Upload SSL certificate for webconfigurator via ssh/scp
-
I use a seperate server that handles all my LetsEncrypt certificate renewals, this gives me a central secure location to create and renew certificates (all renewals are done via DNS-01, so the renewal server is not accessible from outside), these are then uploaded via ssh to various servers and then apache/nginx/postfix etc is restarted on the remote systems.
I can not find where pfsense stores the certificate used for the web frontend
My normal way of renewing a certificate is :
SSL Management server :-certbot /renew scp manager@remote.server.one /etc/letsencrypt/live/remote.server.one/fullchain.pem /etc/ssl/ scp manager@remote.server.one /etc/letsencrypt/live/remote.server.one/private.pem /etc/ssl/ ssh manager@remote.server.one /usr/sbin/service nginx reloadI know nginx uses /var/etc/cert.crt/key and that some form of the certificate is stored in /cf/conf/config.xml but i can't work out how to push a new certificate in the correct format (and where that certificate should be pushed to so it is loaded after restart of webconfig or a full system restart)
Can anyone point me in the right direction?
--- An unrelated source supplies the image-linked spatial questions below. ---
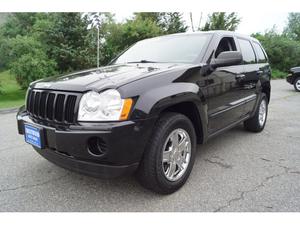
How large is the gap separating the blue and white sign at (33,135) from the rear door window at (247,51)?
3.10 m

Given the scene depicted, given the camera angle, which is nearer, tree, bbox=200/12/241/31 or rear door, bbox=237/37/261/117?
rear door, bbox=237/37/261/117

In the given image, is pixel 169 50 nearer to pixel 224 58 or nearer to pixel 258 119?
pixel 224 58

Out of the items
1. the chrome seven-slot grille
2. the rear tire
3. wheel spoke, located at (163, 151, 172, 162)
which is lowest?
Result: the rear tire

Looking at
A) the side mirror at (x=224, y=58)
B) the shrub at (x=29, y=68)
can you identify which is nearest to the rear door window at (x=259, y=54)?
the side mirror at (x=224, y=58)

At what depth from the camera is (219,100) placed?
9.89ft

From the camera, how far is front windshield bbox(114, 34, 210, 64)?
9.92 ft

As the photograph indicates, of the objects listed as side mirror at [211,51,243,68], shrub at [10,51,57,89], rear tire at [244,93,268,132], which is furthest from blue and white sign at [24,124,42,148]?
shrub at [10,51,57,89]

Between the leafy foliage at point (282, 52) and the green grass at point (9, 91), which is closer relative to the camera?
the green grass at point (9, 91)

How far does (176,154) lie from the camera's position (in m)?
2.45

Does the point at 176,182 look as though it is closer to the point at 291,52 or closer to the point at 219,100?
the point at 219,100

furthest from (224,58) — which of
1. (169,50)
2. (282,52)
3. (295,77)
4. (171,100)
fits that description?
(282,52)

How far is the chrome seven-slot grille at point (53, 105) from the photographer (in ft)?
6.81

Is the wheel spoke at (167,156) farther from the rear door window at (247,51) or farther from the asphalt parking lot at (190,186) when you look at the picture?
the rear door window at (247,51)

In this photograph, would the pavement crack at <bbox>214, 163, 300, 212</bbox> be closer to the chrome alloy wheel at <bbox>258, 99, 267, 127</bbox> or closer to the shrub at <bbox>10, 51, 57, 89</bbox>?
the chrome alloy wheel at <bbox>258, 99, 267, 127</bbox>
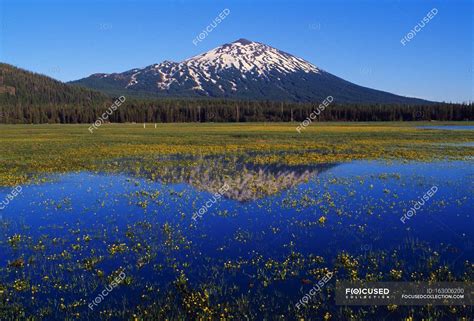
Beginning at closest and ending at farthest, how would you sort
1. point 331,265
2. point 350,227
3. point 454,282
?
point 454,282, point 331,265, point 350,227

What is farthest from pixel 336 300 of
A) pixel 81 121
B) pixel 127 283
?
pixel 81 121

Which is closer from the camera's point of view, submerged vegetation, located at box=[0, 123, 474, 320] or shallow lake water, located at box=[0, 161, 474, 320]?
submerged vegetation, located at box=[0, 123, 474, 320]

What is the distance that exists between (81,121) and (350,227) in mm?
189602

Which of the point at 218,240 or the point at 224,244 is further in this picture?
the point at 218,240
Also how can you reload the web frontend from the command prompt (non interactively)?
As I already have my ssl management server setup, I don’t want to use the letsencrypt acme package on pfsense itself and I want to use the same system to push certificates to multiple pfsense servers.
Any tips/suggestions would be welcome.
-
Hi,
The acme package uses this command (shell script) to reload the NGINX web servers after a new cert was imported.
The acme package also contains the scripts that can show you how to import the certs into pfSense config.